__Task instructions__: Set down the entries below exactly, leaving out all images.

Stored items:
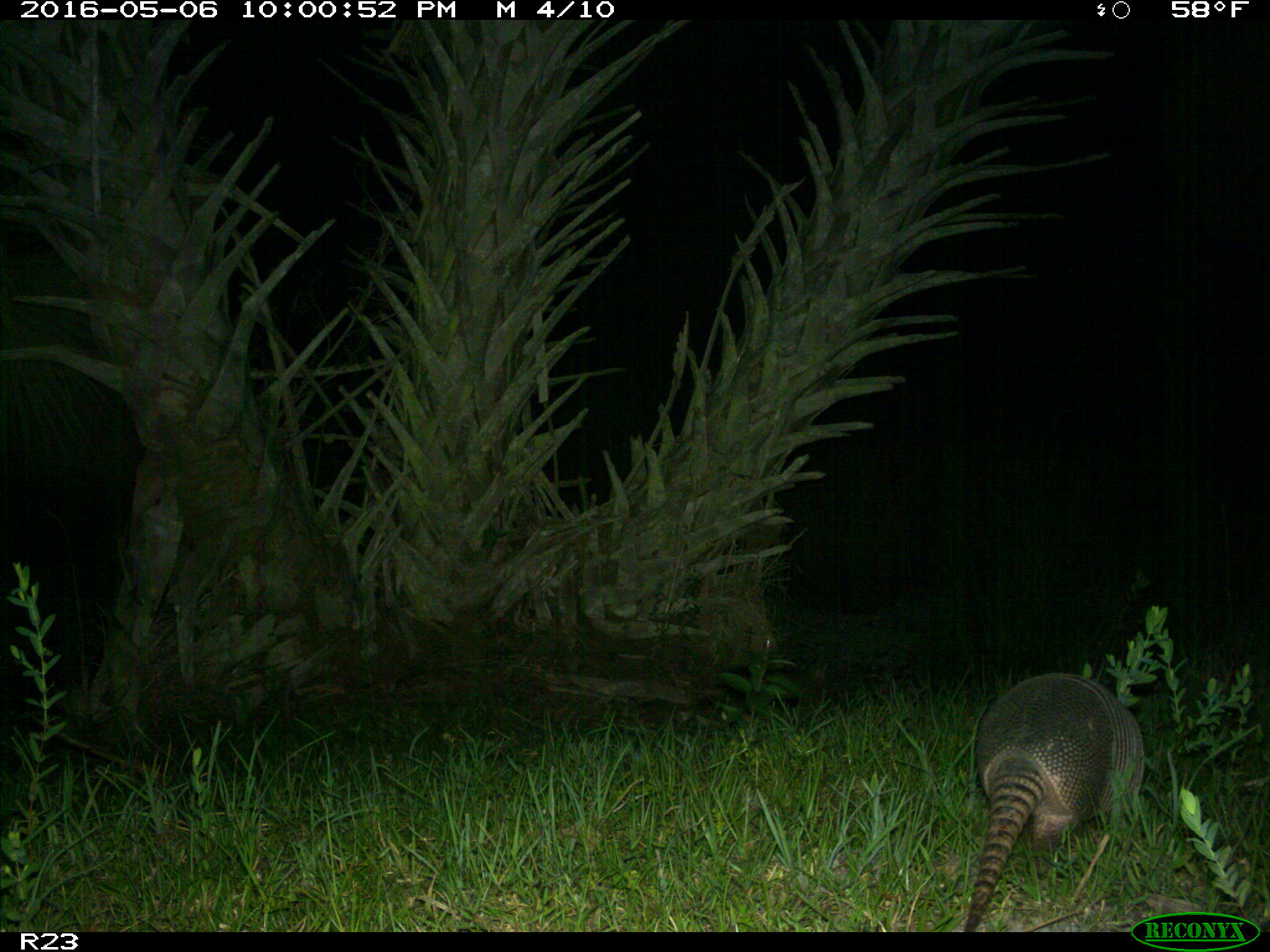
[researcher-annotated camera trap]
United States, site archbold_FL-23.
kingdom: Animalia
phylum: Chordata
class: Mammalia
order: Cingulata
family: Dasypodidae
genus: Dasypus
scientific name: Dasypus novemcinctus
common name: nine-banded armadillo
Dasypus novemcinctus (nine-banded armadillo).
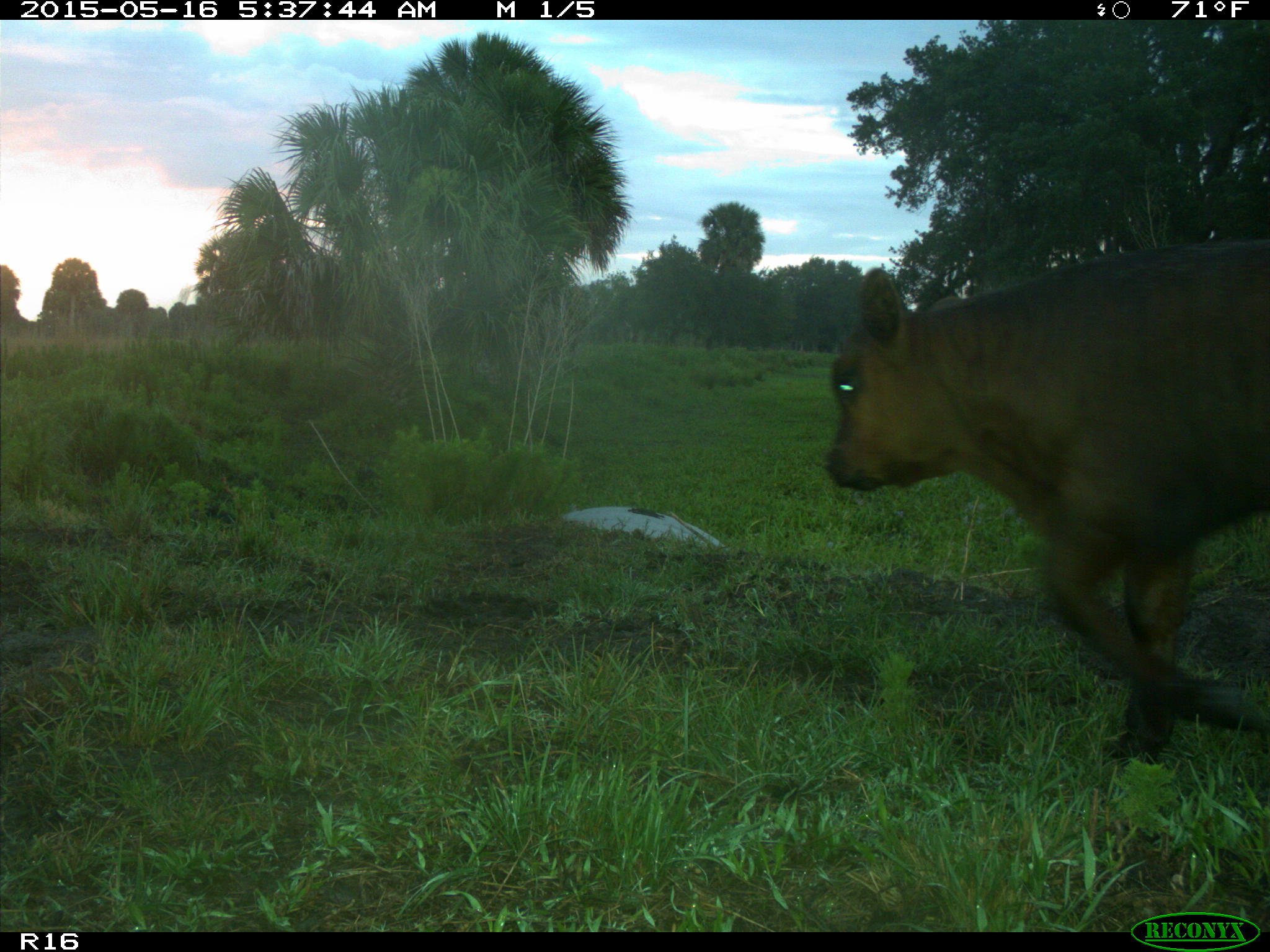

__Answer area__:
[researcher-annotated camera trap]
United States, site archbold_FL-23.
kingdom: Animalia
phylum: Chordata
class: Mammalia
order: Cingulata
family: Dasypodidae
genus: Dasypus
scientific name: Dasypus novemcinctus
common name: nine-banded armadillo
Dasypus novemcinctus (nine-banded armadillo).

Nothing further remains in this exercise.